И дрожит в фонарях свет,
И блестит за окном иней,
Но возврата назад нет
В отражении ночи синей.
И разводят опять мосты,
И огни зажигают где-то,
Все слилось в одном слове "ты",
На которое нет ответа.
Сладкая боль любви... сладкая боль цветения. Благоухающий экстаз чувств и исступленная восторженность юности. Бутон, таящий в себе соки жизни, измученный томлением нераскрытости, постепенно распускается, и терпкий яд наваждения, впрыснутый в вены, мчится по ним огнем. Безжалостно-нежно и пьяняще-пряно благоухает Цветок цветков, от аромата которого теряешь голову. Так пахнет влюбленность.
И страшно, что потом, и больно, что сейчас. Вечное сплетение пропасти и небес, вечные heaven and hell. Аромат юности -- это прохладный ландыш и нежная сирень, волнующий жасмин и мечтательная орхидея, горьковатая герань и бодрящий бергамот, растворенные в эфире нестерпимой любви.
Время соловьев и роз, время невысказанных чувств и смутных надежд, время неуловимой легкости, время новых смыслов, время вечных поисков кого-то и чего-то, время, когда опьянение старой мечтой смягчает боль одиночества, когда от безумия вырастают крылья, когда беспощадная красота мира, не в силах больше ждать, взрывается в тебе цветением.
Молоко - к молоку, перья - к перьям, лазурь - к лазури, весну - к весне... Смолу - к смоле, пламя - к пламени, тьму - к тьме, горечь - и истине. В первый раз смыкая объятия, ты вступаешь в вечный круговорот любви и смерти. Желай, бойся, надейся, смотри издалека - но не делай этого шага. Не падай в эту пропасть, потому, что заглянув по ту сторону сияющего зеркала, ты увидишь серую гладь тоски, желания, привязанности, страха. Но словно невидимая свеча жжет твой трос, и он обрывается медленно - по ворсинке, и ты пылаешь, и закрываешь глаза, и делаешь этот шаг без страха.

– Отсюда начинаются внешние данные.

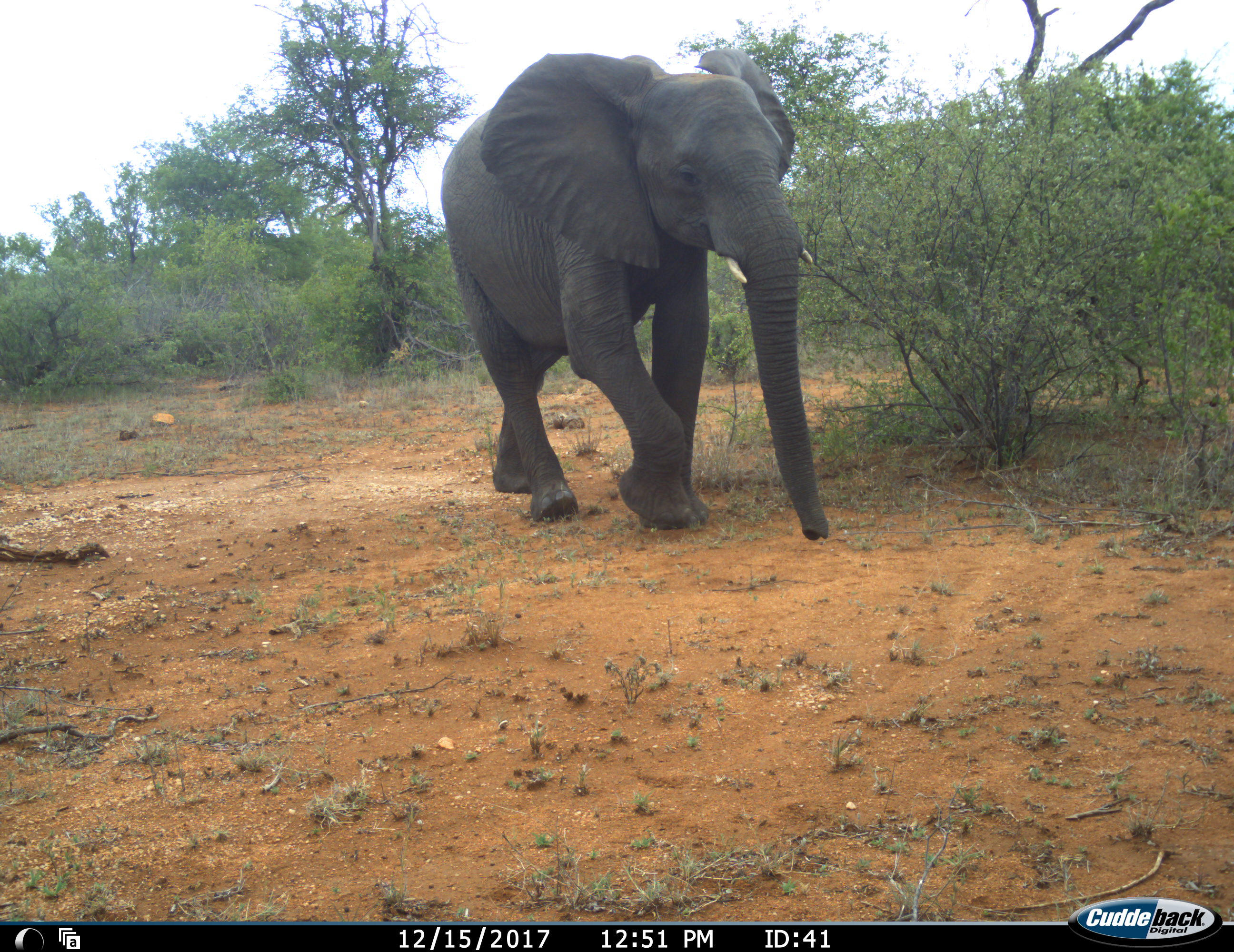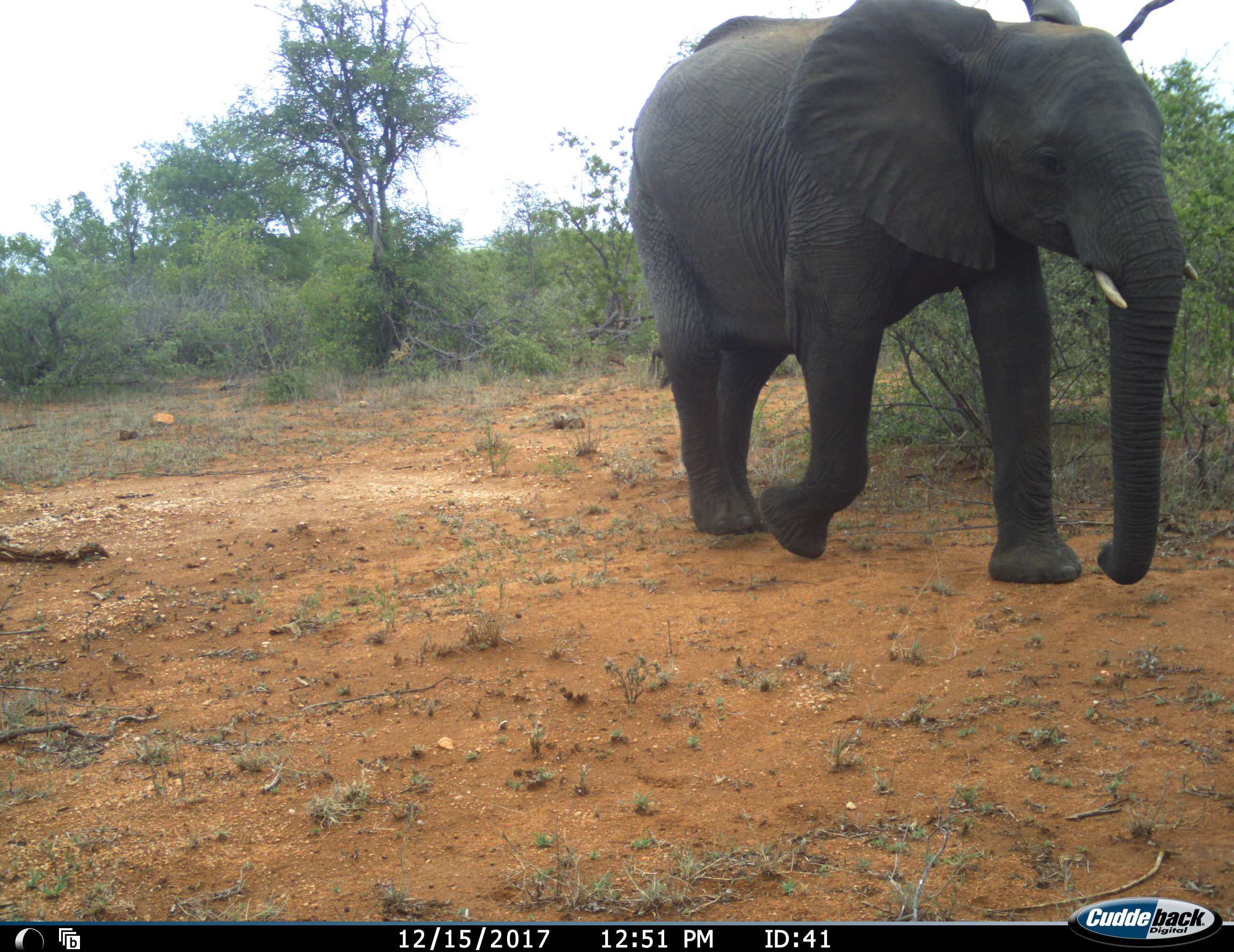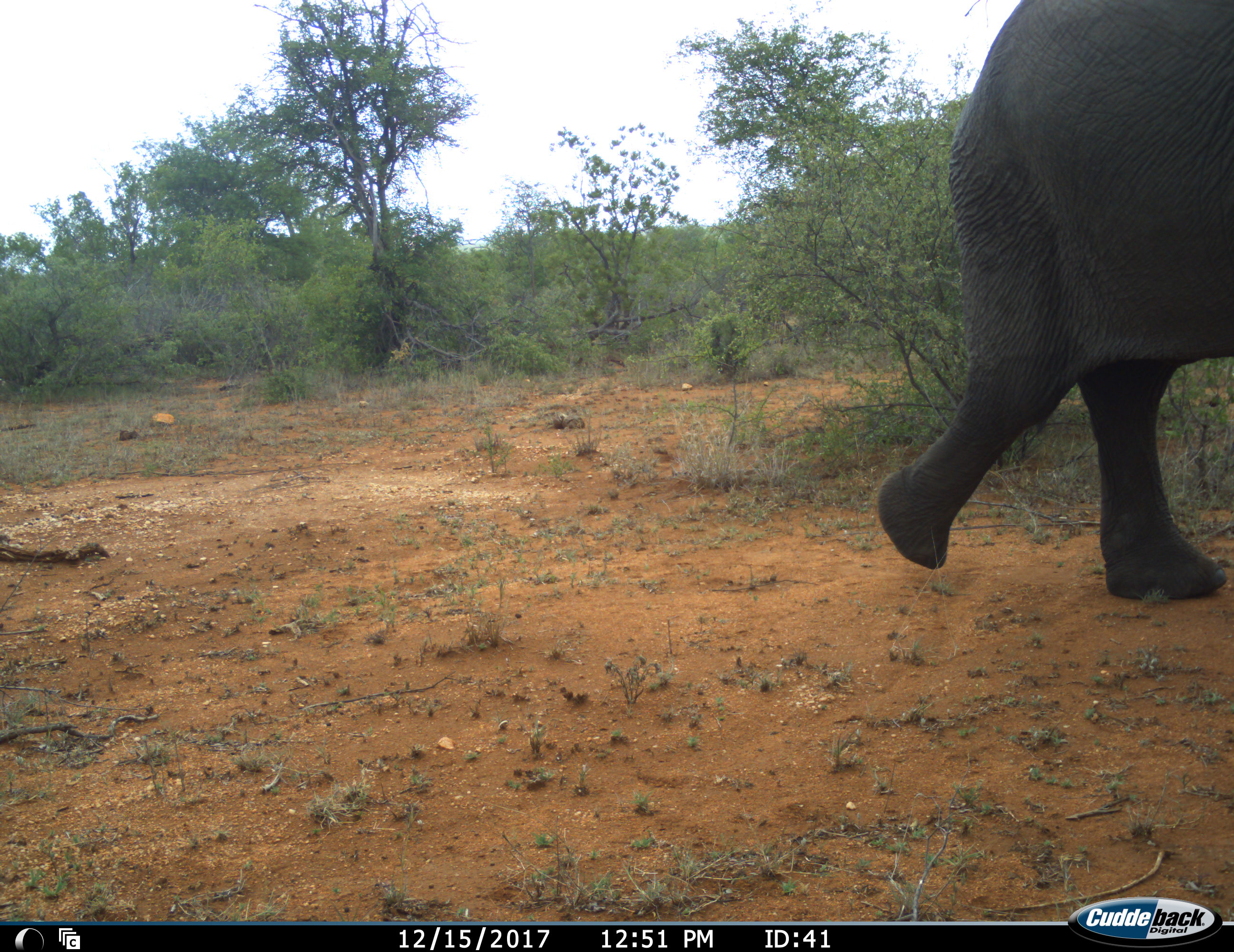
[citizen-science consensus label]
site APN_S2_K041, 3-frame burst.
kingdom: Animalia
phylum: Chordata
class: Mammalia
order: Proboscidea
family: Elephantidae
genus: Loxodonta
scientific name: Loxodonta africana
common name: african bush elephant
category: elephant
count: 1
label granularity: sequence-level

Все придет потом. И страх, и сомнение, и разочарование. И уже не будет той тебя, которая делала этот шаг. Другой человек взглянет из зеркала усталыми глазами, другой человек будет шелестеть: "Не хочу терять любовь", другой человек будет с интересом смотреть на кого-то нового, незнакомого, интересного, другой человек все, все забудет.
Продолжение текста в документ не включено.